Financial emergencies always arrive unannounced. It could range from a medical emergency to a family wedding to a sudden cash crunch before a family vacation. A personal loan from trusted sources such as the personal loan online is a great way to cover all your immediate financial needs without burning a hole in your savings. They also help improve your credit score as long as you make timely EMI payments.
Personal loans are lucrative for several reasons. These are unsecured loans, so you don’t require any collateral before availing one from any financial institution. Moreover, the lender does not monitor how you use this money, so you can use it in any way you please. It gives you a sense of financial freedom without having to compromise on your aspirations or dip into your savings. If your credit score is high, you can get the minimum interest rate applicable on your loan. An online personal loan is also easier to manage with its financial limit, unlike credit cards that charge high-interest rates and virtually limitless credit access.
So why do so many people still not trust personal loans? Several unscrupulous scamsters often pose as finance companies or NBFCs and dole out personal loans with attractive offers and deals. It lures people to get these loans and inevitably get into a debt trap.
Is there a way to distinguish between a genuine personal loan provider and a fraudulent lender? There are certain red flags you should look out for.
Things to Know While Choosing the Best Personal Loan Provider:
To get the most financial benefit from a personal loan and not incur unnecessary costs or debt, you must choose the right loan provider. You can identify and discard fraudulent personal loan providers by looking for certain red flags.
- High rate of interest:
The first and foremost red flag to stop you from opting for a personal loan is an exorbitant interest rate. The reason behind this is that interest rates increase your monthly expenditure. The higher the rate of interest, the higher the amount you need to pay on your EMI every month through the loan tenure. It also means that your EMIs will be made up of more interest than the principal amount every month. It adds up to a longer tenure and a higher than necessary cost on your borrowing.
Interest rates on personal loans vary from lender to lender. The only way to understand which loan is better for you is by comparing each loan offering and assessing the overall rate in the market.

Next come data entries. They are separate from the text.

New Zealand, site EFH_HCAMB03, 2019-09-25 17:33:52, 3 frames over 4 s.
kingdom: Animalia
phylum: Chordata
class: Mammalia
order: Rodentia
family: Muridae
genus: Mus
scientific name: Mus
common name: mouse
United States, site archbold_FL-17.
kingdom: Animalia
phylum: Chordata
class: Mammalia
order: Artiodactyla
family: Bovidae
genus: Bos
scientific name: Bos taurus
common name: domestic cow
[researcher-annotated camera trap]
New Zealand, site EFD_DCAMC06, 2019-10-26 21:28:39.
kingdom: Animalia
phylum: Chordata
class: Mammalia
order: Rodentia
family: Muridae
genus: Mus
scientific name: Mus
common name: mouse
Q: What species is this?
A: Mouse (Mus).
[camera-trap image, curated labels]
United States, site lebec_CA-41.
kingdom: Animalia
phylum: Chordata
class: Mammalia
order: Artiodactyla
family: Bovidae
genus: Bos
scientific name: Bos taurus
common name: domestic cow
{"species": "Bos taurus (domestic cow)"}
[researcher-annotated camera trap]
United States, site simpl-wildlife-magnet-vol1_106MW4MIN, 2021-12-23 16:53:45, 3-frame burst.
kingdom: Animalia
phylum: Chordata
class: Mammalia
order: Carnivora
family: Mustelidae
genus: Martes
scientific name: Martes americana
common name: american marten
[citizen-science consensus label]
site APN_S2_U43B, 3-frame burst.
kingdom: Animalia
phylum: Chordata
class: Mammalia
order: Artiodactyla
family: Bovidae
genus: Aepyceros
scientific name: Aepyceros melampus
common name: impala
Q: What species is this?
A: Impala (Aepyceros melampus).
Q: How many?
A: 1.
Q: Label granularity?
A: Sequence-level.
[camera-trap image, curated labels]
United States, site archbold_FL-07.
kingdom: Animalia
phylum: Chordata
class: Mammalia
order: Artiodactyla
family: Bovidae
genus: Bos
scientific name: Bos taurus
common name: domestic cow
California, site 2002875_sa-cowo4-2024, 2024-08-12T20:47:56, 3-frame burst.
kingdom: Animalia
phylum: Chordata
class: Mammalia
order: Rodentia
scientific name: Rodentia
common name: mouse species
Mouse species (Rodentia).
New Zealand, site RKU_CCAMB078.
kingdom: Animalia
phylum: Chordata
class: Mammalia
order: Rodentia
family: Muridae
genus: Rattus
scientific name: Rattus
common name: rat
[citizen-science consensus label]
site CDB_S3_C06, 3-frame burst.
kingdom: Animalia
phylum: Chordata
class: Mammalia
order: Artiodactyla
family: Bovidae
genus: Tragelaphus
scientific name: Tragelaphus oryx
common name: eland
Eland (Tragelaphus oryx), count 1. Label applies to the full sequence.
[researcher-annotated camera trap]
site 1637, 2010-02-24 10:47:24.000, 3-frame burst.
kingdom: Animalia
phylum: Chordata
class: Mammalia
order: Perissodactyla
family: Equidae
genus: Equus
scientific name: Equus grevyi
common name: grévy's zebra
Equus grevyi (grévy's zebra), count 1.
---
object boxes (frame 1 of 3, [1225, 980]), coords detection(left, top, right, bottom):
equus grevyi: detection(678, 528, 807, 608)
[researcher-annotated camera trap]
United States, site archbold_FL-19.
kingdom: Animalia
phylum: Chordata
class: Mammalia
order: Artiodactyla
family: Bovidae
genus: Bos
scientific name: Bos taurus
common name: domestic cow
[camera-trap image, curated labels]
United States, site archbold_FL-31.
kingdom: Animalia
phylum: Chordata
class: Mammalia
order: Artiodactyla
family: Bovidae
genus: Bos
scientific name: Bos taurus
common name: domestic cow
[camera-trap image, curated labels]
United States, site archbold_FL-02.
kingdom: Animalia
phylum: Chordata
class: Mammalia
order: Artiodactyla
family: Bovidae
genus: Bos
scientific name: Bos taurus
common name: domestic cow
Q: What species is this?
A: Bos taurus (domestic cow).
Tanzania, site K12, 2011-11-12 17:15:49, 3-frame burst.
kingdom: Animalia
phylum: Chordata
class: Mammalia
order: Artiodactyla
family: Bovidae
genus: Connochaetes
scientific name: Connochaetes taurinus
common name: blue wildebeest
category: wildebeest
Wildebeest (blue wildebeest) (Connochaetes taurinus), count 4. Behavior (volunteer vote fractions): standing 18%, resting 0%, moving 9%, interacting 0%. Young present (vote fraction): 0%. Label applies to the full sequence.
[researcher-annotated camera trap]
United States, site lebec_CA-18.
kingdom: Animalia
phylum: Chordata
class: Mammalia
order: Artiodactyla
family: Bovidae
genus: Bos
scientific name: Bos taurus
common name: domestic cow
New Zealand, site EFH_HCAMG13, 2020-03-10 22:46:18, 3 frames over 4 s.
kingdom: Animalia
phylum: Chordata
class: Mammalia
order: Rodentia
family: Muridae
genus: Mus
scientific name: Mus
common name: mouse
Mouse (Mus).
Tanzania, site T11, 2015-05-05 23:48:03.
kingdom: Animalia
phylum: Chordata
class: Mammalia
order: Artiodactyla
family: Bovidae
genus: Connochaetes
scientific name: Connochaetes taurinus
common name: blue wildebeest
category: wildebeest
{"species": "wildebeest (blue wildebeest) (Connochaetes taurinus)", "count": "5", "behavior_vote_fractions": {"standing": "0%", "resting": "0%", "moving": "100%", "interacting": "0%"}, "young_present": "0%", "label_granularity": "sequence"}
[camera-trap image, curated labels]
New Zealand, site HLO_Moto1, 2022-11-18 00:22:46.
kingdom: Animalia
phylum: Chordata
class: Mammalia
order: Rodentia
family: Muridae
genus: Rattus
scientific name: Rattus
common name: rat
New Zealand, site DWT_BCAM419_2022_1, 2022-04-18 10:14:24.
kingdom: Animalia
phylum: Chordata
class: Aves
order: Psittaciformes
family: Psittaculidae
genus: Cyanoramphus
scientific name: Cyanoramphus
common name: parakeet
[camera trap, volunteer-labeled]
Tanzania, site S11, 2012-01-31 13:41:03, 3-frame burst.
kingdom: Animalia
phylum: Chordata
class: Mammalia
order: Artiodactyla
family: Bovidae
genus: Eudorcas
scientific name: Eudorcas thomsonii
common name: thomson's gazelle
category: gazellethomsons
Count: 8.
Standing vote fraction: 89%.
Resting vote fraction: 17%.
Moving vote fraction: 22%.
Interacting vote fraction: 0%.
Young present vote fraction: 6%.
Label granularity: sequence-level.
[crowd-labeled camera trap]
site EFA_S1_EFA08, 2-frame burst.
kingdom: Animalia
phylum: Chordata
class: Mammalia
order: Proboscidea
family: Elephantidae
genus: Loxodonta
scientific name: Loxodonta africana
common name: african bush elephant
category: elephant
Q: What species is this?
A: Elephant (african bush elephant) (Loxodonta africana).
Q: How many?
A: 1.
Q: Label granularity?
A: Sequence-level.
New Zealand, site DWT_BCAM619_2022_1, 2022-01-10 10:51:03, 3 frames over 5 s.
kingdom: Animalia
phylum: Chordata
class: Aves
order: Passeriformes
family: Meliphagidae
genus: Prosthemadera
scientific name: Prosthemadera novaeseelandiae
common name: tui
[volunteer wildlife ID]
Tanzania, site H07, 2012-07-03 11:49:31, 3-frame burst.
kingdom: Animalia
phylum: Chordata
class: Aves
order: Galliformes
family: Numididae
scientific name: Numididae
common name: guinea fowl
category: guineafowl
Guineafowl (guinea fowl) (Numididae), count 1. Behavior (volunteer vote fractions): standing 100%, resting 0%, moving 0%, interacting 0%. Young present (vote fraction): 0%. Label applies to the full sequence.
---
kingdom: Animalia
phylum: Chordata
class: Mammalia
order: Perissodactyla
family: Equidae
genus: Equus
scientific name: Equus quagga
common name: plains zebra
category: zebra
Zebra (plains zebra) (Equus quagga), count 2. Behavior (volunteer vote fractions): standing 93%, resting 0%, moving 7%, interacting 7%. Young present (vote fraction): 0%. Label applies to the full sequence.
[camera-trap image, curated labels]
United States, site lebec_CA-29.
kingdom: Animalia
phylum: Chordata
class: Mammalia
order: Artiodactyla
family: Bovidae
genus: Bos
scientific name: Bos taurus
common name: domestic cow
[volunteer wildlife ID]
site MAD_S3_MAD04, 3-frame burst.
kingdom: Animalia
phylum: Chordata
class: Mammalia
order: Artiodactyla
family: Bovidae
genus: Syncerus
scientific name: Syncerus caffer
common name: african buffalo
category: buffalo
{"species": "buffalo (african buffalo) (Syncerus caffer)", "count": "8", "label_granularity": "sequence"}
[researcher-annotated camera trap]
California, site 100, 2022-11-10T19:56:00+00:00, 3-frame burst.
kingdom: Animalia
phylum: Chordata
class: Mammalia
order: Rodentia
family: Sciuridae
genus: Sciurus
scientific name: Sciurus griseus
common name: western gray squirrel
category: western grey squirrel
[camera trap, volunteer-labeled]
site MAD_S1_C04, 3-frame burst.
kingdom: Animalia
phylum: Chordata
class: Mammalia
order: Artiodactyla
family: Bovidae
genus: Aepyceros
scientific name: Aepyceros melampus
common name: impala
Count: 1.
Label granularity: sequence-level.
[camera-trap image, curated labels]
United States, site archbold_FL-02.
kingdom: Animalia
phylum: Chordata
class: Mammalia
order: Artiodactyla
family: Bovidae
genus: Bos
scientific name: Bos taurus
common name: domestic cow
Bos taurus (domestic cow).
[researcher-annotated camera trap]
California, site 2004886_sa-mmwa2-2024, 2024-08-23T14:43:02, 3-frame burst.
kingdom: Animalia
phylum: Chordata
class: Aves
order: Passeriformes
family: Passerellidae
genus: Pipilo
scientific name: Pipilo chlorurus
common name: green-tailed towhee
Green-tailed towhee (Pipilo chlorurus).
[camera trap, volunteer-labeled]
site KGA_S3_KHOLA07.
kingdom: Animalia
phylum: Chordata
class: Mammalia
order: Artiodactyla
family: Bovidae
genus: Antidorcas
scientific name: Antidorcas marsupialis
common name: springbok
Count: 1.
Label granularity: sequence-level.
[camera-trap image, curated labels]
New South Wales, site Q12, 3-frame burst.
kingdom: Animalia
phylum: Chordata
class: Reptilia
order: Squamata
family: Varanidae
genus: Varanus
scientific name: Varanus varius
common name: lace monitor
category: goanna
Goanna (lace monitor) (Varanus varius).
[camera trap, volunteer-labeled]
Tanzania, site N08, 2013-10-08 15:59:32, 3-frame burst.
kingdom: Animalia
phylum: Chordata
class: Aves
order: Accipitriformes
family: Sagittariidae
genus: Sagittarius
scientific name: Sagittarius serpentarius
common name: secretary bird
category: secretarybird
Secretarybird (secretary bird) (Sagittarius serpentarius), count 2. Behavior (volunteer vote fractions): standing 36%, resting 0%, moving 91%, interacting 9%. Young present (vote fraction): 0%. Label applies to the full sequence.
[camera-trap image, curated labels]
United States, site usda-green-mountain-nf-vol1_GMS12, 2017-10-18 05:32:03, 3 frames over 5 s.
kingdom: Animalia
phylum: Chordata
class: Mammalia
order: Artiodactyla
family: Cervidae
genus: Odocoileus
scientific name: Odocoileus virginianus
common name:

With multiple quotes, you can understand where you’re overpaying and how you can avoid such a trap.
- Longer loan tenure:
Sometimes lenders make it seem like you’ll be paying minuscule EMIs each month to repay the loan. It seems lucrative until you realise that this amounts to a longer loan tenure and a debt trap that will last more years than necessary. It means you end up paying more interest than needed and can also interfere with your other financial needs and goals.
To avoid this trap, make sure you compare personal loan tenures and the borrowing costs that various loan providers are offering. Using a personal loan EMI calculator can also tell you what portion of your EMI is interest and which part is the principal amount. If one personal loan EMI is lower only because the tenure is longer, choose a different lender.
- Expensive loan processing and miscellaneous charges:
If you need to pay a large sum of money just to get a loan, it will take you farther from your goal by reducing your available finances. Some lenders and NBFCs levy processing fees and other charges, while others don’t. Always compare loans and miscellaneous charges before choosing a lender.
- High loan prepayment charges:
Anyone who borrows a personal loan wants the flexibility of repaying their loan faster if possible to avoid the high-interest charges. Most lenders and NBFCs levy a loan prepayment charge, with the rate and fee varying from one lender to another. Make sure you compare the loan prepayment charges of multiple lenders before settling on one.
A fraudulent personal loan provider will always have high charges and penalties for loan prepayments. Often, these charges are higher than the interest the borrower will save through prepayment. It is meant to discourage loan prepayment so you remain in the debt cycle longer and pay more interest. Most lenders usually allow loan prepayment with nominal prepayment charges, so there’s no reason to choose someone that levies a higher fee.
https://zaratechs.com/category/technology/
To compare the different aspects of personal loans and EMIs, use a reliable personal loan EMI calculator and see the EMI breakup accurately.